Seitentext:
* * * * * * * * *
(nur maritime Aspekte)
Kämpfe zwischen Rebellen und Gaddafi-Anhängern dauern an, wobei keine Seite bisher eindeutig die Oberhand gewinnt. So verkündeten Rebellen am 27. März die Eroberung des wichtigen Ölhafens Ras Lanuf, nur um sich zwei Tage später wieder von dort zurück zu ziehen.
Inzwischen hat die NATO die Führung aller militärischen Operationen der internationalen Koalition übernommen. Die mit nationalen Operationen (wie „Odyssey Dawn“ der US-Streitkräfte) begonnenen Einsätze zur Verhinderung von Angriffen Gaddafi-treuer Truppen auf die Zivilbevölkerung sowie zur Durchsetzung einer Flugverbotszone (zu beiden gehört weiterhin auch die gezielte „Neutralisierung“ von Flugzeugen, Panzern, Waffen und Führungseinrichtungen der libyschen Streitkräfte) und eines Waffenembargos werden in der NATO Operation Unified Protector fortgeführt. Dabei erfüllt das US Führungsschiff MOUNT WHITNEY offenbar weiterhin die Funktionen eines schwimmenden Combined & Joint Task Force Headquarters (CJTF-HQ).
BARRY startet Tomahawk Bildquelle: US Navy |
Die US Navy verkündete am 27. März den allmählichen Abbau von Kräften in der Region; so soll ein mit Marschflugkörpern Tomahawk bestücktes Schiff auch bereits abgelaufen sein. Die verbliebenen Kräfte reichen allerdings zur Durchführung aller Einsatzaufgaben völlig aus. So schoss allein der Zerstörer BARRY am 29. März 22 Marschflugkörper Tomahawk auf ein Depot für Boden-Boden-Raketen bei Tripolis. Inzwischen hat die US Navy auch die Beteiligung des U‑Bootes FLORIDA an den Angriffen offiziell bestätigt. Die FLORIDA ist eines von vier ehemals strategischen U‑Booten (SSBN) der OHIO-Klasse, die nach Umbau zum SSGN nun an Stelle nuklear bestückter Trident Raketen bis zu 154 Tomahawk mitführen können. Der Einsatz vor Libyen ist der erste Kampfeinsatz eines solchen U‑Bootes der OHIO-mod Klasse.
* * * * * * * * *
Bereitgestellte Daten:
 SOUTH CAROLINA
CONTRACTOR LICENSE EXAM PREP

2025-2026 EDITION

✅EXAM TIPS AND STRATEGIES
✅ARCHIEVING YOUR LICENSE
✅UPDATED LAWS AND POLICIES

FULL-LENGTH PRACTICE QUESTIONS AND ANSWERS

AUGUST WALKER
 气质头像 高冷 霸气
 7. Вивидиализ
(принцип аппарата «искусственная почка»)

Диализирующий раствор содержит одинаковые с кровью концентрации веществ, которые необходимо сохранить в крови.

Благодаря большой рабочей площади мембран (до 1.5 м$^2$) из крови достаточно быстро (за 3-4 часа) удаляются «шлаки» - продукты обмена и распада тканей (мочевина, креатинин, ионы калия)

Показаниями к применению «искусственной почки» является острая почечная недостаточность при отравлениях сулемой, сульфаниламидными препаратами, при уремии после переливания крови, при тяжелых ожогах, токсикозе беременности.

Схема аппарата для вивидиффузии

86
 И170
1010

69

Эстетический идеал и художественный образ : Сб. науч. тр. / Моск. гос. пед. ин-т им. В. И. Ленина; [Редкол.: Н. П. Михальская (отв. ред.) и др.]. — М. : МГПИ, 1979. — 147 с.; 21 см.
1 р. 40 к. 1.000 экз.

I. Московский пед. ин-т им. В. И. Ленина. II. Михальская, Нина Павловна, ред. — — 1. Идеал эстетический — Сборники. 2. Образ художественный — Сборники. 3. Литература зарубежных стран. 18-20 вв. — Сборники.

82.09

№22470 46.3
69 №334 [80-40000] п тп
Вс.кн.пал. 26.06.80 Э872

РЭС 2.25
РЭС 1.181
* * * * * * * * *
Erforderlicher Schritt A:
Gib aus dem Bericht über die Marineeinsätze vor Libyen den Abschnitt wortgetreu wieder, beginnend bei „Inzwischen hat die NATO“ und endend bei „Force Headquarters (CJTF-HQ).“.
Erforderlicher Schritt B:
Setze den Bericht über die Marineeinsätze vor Libyen im Anschluss an seinen letzten Satz fort.

Antwortfeld A:
Inzwischen hat die NATO die Führung aller militärischen Operationen der internationalen Koalition übernommen. Die mit nationalen Operationen (wie „Odyssey Dawn“ der US-Streitkräfte) begonnenen Einsätze zur Verhinderung von Angriffen Gaddafi-treuer Truppen auf die Zivilbevölkerung sowie zur Durchsetzung einer Flugverbotszone (zu beiden gehört weiterhin auch die gezielte „Neutralisierung“ von Flugzeugen, Panzern, Waffen und Führungseinrichtungen der libyschen Streitkräfte) und eines Waffenembargos werden in der NATO Operation Unified Protector fortgeführt. Dabei erfüllt das US Führungsschiff MOUNT WHITNEY offenbar weiterhin die Funktionen eines schwimmenden Combined & Joint Task Force Headquarters (CJTF-HQ).

Antwortfeld B:
Am 28. März griff die US Navy aktiv in Kämpfe am Hafen von Misurata ein. Nachdem Berichte über einen Beschuss der Stadt von Marinebooten aus dem Hafen heraus bestätigt worden waren, sicherte der Zerstörer BARRY das Gebiet. Ein Seefernaufklärungsflugzeug P‑3C Orion bekämpfte ein 12‑m Wachboot der libyschen Marine (der genannte Name VITTORIA lässt auf einen italienischen Typ schließen) mit einem Luft-Boden-FK Maverick und beschädigte es so, dass es am Strand auf Grund gesetzt werden musste. Gleichzeitig griff ein Erdkampfjäger A‑10 der US Air Force zwei weitere kleine Boote der libyschen Küstenwache an; eines wurde zerstört, das andere musste von seiner Besatzung aufgegeben werden.
Die britische Royal Navy hat am 29. März den Zerstörer LIVERPOOL in Marsch gesetzt. Das Schiff (TYPE 42) soll die Fregatte CUMBERLAND bei Embargooperationen ablösen. Der italienische Zerstörer ANDREA DORIA hat seinen Einsatz zur See- und Luftraumüberwachung in der Straße von Sizilien beendet und ist am 1. April erst einmal wieder in den Marinestützpunkt Tarent zurück gekehrt.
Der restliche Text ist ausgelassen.